Successful brands of the future will demonstrate this transparency with their strategy, so as to have greater impact in extended circles, facilitating others to do more with greater knowledge.
There are many companies who are committed to this public transparency with their strategy and commitments around climate. By sharing with transparency, these brands help other companies, as well as the wider community benefit, bringing others along with them in support of the mission. One such example is emerging beauty pioneer, Emma Lewisham, who recently made waves by sharing their blueprint for becoming the world’s first beauty brand to be certified Carbon Positive and 100% circular-designed.
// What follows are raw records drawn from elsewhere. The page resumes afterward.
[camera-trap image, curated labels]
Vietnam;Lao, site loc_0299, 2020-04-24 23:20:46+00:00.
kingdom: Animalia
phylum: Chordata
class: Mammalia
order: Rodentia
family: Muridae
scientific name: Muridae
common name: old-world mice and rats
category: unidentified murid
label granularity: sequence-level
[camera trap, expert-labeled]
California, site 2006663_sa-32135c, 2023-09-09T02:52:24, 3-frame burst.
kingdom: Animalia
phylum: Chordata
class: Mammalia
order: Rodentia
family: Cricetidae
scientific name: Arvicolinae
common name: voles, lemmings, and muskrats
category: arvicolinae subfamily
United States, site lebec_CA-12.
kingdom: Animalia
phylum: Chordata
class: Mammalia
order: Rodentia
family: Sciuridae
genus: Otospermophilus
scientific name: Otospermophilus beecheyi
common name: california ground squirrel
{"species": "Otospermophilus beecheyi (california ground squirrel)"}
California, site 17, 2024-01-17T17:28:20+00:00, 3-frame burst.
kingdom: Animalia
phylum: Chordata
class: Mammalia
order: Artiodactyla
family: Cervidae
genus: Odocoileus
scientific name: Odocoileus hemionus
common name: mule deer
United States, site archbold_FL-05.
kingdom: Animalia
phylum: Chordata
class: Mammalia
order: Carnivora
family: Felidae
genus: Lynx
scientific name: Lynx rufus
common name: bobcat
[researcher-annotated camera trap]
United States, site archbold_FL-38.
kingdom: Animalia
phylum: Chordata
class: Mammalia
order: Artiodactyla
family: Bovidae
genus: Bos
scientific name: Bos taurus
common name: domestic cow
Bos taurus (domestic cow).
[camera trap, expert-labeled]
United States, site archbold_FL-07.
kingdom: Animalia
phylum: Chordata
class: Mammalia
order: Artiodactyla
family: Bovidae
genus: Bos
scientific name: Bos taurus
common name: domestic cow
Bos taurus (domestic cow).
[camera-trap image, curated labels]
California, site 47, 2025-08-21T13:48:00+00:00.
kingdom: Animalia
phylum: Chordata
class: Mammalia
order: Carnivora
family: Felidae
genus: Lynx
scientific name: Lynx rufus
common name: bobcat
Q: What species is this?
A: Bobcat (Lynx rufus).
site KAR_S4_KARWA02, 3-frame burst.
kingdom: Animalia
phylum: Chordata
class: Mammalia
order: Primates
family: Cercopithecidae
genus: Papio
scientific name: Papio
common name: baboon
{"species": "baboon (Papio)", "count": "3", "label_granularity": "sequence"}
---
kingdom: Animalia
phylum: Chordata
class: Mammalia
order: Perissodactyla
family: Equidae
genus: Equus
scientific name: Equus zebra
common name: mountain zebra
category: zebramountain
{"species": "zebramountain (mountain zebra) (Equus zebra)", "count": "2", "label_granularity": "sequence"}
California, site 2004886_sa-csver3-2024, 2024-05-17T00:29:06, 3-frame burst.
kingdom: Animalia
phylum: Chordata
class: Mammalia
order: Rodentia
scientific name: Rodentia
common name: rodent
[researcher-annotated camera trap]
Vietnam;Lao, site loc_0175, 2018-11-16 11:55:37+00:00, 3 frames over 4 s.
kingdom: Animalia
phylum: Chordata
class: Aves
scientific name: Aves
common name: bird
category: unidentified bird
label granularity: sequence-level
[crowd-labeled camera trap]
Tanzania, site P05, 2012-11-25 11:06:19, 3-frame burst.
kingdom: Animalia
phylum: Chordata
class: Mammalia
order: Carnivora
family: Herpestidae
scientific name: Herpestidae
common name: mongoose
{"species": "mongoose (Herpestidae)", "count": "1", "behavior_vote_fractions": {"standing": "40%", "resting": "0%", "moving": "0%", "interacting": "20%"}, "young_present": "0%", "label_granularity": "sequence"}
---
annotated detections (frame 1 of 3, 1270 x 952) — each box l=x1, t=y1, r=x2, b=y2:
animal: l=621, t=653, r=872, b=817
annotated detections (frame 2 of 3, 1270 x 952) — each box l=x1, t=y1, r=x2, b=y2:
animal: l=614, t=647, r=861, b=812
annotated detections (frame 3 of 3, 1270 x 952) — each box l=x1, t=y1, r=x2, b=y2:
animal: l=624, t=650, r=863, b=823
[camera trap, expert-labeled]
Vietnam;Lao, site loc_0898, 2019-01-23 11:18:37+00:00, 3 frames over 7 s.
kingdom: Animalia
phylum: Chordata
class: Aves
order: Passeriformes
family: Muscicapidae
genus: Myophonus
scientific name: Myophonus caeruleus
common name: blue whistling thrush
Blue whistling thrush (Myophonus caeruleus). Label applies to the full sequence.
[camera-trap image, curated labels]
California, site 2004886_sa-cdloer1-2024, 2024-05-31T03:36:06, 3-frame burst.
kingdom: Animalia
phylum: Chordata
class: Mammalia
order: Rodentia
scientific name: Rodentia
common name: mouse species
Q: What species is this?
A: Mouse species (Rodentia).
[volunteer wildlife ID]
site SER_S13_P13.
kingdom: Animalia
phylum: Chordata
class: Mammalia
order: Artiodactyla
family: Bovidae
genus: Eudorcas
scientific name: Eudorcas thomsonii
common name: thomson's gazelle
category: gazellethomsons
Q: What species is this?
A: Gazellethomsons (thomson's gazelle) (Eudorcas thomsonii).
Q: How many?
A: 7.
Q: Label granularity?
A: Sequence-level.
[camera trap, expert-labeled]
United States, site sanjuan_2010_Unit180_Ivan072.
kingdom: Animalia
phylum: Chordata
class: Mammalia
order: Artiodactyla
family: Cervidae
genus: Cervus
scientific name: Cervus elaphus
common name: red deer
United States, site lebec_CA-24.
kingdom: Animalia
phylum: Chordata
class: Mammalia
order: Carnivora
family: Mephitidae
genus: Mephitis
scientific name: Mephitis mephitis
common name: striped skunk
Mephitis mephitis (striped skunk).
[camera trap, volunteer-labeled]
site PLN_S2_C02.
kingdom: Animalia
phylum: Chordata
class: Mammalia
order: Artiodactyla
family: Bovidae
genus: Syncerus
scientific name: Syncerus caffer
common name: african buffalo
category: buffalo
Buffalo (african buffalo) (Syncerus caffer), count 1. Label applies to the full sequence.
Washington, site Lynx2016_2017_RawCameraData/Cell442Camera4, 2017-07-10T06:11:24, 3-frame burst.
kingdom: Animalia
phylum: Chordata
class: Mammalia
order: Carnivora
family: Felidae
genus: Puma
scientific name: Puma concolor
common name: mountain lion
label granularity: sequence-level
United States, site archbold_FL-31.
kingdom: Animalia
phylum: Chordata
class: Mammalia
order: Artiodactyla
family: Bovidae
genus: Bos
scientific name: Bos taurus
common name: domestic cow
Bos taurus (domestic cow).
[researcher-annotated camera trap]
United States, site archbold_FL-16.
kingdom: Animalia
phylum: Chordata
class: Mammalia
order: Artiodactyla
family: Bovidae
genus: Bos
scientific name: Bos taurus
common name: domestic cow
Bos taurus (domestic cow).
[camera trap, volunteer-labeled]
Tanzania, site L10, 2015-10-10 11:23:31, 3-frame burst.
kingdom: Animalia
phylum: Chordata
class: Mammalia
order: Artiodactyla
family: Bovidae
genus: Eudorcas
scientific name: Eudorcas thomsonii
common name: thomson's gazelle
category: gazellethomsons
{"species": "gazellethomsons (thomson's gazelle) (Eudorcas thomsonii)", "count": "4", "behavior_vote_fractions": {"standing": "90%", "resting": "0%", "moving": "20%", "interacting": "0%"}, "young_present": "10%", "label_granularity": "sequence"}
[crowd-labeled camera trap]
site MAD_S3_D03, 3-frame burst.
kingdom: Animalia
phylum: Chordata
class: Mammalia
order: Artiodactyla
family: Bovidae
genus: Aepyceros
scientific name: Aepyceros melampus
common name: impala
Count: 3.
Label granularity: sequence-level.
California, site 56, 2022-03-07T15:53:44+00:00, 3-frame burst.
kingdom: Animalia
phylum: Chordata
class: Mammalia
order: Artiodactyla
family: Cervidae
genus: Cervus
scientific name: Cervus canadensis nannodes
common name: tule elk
To ensure their sustainability strategy has genuine impact, companies need to embed integrity as an intrinsic part of their business model. This integrity should have the power and modality to inform the operating model, culture, values and brand engagement as well as influence everyday decision making.
This should ensure that transformation aligns with moving market demands, as leaders and stakeholders make intelligent choices based on intrinsic and agreed values – moving away from decisions based on profit and profit alone.
Consumer expectations show an intensifying desire for brands to participate in such changes with a consistent approach that should endure well into the future, transcending changes in corporate strategy and leadership (- Deloitte). Consumers expect a brand’s sustainability strategy to be applied to even the most mundane aspects of a business. Keeping decision makers and stakeholders accountable to their commitments across every level of the business will be absolutely crucial for brands to deliver on trust and consistency, “As more citizens want ﬁrms to support causes they hold dear, CEOs who remain silent risk being accused of complicity”. – The Economist
It’s no surprise that 60% of internet users in the U.S. and UK cited cost as the main barrier to purchasing eco-friendly products. While most are happy to pay more, ensuring these sorts of products are more affordable is essential if they’re to break into the mainstream. – GWI
As uncomfortable as it may be for some, brands of the future will be required to shift age-old business models of making as much profit as they can for themselves and shareholders, to taking modest fees for benefitting the many and improving lives and society. – FutureBrand Consumer expectations will slowly, but undeniably shift to expect brands to absorb the higher costs associated with producing and adhering to more sustainable ways of doing business.